We spent three hours in conversation while I took notes—18 pages of newsprint ended up on the wall (my writing is big and almost unreadable). The conversation was honest and included some painful moments. There was no sense of competition (my church is doing better than your church) but rather a real bond of collegiality. The discussion was sobering and hopeful, filled with much hard-earned, on-the-ground wisdom, and the energy that emerged was life-giving.

Here are some excerpts of what got said, reorganized into “themes”—but most of it is fairly close to direct quotation (although even I couldn’t always make sense of my newsprint notes :-) ). I share this to spark your thinking rather than to suggest that this is in any way a “definitive word.”

I find myself wondering what it would be like if, all across the country, people did something similar? Why not host such a morning with ministry friends (of all sorts, lay and ordered) where the only agenda is to talk about what’s happening in church and what could happen? Not too much whinging (enough to get it off your chest), but then…lots of dreaming. Who knows what might emerge, what experiments might get launched—and hey, why not take notes and send them along to the Comprehensive Review Task Group?

So here’s some of what we talked about:

  • Church Buildings
    The previous generations overbuilt—we have too many church buildings, but now we feel we need to maintain them. How do we free ourselves from feeling there must be a church building in every town and suburb? How to help congregations let go of their buildings if need be, recognizing they are a by-product of or a tool for the ministry we are called to engage in? Can we let go of what we can no longer resource, like the building, like presbytery? What would it mean to say that Christ is the centre of what we are about, not the institution?
  • New Ministries
    We need to maximize support for experiments on the ground, locally. (This was perhaps the most constant theme.) Polity needs to be permission-giving, not limiting.We need to learn from the business world that 9 out of 10 experiments will probably fail. If we don’t have a good track record of failures, we aren’t doing our job. We need “safe fails” rather than “fail-safes.”On the other hand, how to ensure that new ministries are sustainable? Yes, we need to provide seed money, startup funds…but then what? How entrepreneurial should ministry be?
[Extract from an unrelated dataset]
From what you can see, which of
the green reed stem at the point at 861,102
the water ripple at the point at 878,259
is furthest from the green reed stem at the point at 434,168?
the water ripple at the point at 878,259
    Different things will work in different parts of the country: urban/rural, traditional/experimental, big/small, mono/intercultural. And that may mean inequalities. Can we live with that?

    We are called into mission. However, this is not a survival strategy for us but rather a response to God’s work in the community and the world. Where are we looking for the activity of God? Too often we look only inside the church; maybe we need to ask ourselves, “What does the future need to the United Church to be and do?”

  • The Thrift Shop
    In the sixties congregational givings accounted for 95 percent of the budget; now, only 70 percent or less. All congregations need “extra” income from rentals, investment income, or outside businesses, like a thrift shop (or maybe even a restaurant).On the other hand, said one person of her congregation, “There’s a church waiting inside that thrift shop. Three to four hundred people visit the thrift shop every week. They stay for coffee and conversation. We are training folk in the congregation to be good listeners, and to learn more about being in relationship with people living with mental illness. We are practising a powerful ministry of pastoral care. In fact, some of the ‘volunteers’ are sensing a call into ministry. We need to go where the energy is, where mission arises from real passion and not from policy.”